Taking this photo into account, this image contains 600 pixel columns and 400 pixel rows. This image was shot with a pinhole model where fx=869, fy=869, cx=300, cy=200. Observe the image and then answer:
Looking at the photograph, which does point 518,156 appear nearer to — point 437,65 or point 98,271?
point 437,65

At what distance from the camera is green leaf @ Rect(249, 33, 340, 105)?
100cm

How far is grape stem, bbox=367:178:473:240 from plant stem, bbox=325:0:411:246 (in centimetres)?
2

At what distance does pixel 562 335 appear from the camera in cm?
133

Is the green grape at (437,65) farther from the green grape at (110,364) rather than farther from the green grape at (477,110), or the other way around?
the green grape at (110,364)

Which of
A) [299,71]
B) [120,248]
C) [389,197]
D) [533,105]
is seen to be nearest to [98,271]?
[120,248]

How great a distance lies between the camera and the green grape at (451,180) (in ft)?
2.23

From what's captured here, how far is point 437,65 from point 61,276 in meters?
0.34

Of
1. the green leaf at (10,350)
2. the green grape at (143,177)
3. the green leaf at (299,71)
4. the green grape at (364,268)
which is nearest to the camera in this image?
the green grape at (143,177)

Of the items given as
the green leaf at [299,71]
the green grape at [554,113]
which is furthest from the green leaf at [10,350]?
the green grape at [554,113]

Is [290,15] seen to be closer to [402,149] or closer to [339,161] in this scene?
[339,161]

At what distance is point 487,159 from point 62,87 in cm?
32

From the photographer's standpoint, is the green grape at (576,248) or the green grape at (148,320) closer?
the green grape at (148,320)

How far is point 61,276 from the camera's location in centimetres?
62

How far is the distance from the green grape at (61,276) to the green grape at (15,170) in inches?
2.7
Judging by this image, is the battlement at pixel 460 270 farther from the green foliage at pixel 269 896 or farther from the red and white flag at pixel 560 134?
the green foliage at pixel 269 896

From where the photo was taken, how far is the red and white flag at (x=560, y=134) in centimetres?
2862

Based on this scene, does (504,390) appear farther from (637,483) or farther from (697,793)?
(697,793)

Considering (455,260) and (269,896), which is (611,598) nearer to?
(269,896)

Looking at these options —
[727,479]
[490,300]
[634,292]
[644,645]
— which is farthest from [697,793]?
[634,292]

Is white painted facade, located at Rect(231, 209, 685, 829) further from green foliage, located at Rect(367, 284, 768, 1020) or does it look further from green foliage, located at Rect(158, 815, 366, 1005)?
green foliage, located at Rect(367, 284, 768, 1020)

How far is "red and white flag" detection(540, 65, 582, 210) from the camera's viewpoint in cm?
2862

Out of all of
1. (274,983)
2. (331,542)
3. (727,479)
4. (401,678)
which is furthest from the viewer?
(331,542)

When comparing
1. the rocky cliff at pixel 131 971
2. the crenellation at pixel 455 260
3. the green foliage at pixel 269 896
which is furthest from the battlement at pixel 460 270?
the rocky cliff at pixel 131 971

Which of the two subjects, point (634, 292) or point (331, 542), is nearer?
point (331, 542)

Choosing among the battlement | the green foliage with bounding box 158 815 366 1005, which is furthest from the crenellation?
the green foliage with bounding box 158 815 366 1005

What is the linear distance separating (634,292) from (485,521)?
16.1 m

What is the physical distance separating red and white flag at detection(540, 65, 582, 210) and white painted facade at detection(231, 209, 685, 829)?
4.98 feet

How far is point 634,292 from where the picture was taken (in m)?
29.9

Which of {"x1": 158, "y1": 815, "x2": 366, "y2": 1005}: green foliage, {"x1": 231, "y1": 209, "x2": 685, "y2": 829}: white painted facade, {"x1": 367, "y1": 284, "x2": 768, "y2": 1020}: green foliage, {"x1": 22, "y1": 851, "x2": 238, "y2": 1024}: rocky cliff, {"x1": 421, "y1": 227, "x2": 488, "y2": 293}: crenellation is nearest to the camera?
----
→ **PROMPT**
Copy everything from the line containing "viewpoint in cm?" down to the end of the records, keeping every line unchanged.

→ **EXERCISE OUTPUT**
How far is "red and white flag" detection(540, 65, 582, 210) from the camera's viewpoint in cm?
2862

Out of all of
1. (274,983)
2. (331,542)
3. (727,479)
4. (401,678)
which is furthest from the viewer?
(331,542)

When comparing
1. the rocky cliff at pixel 131 971
2. the crenellation at pixel 455 260
3. the green foliage at pixel 269 896
which is furthest from the battlement at pixel 460 270?
the rocky cliff at pixel 131 971

Which of the two subjects, point (634, 292) or point (331, 542), is nearer?
point (331, 542)

Choosing among the battlement | the green foliage with bounding box 158 815 366 1005, which is furthest from the crenellation?
the green foliage with bounding box 158 815 366 1005

What is the linear distance separating (634,292) from (485,521)?
16.1 m

What is the physical distance separating red and white flag at detection(540, 65, 582, 210) and white painted facade at detection(231, 209, 685, 829)?
4.98 feet

How far is point 634,292 from where the picture was taken (in m)?
29.9

Which of {"x1": 158, "y1": 815, "x2": 366, "y2": 1005}: green foliage, {"x1": 231, "y1": 209, "x2": 685, "y2": 829}: white painted facade, {"x1": 367, "y1": 284, "x2": 768, "y2": 1020}: green foliage, {"x1": 22, "y1": 851, "x2": 238, "y2": 1024}: rocky cliff, {"x1": 421, "y1": 227, "x2": 488, "y2": 293}: crenellation is nearest to the camera?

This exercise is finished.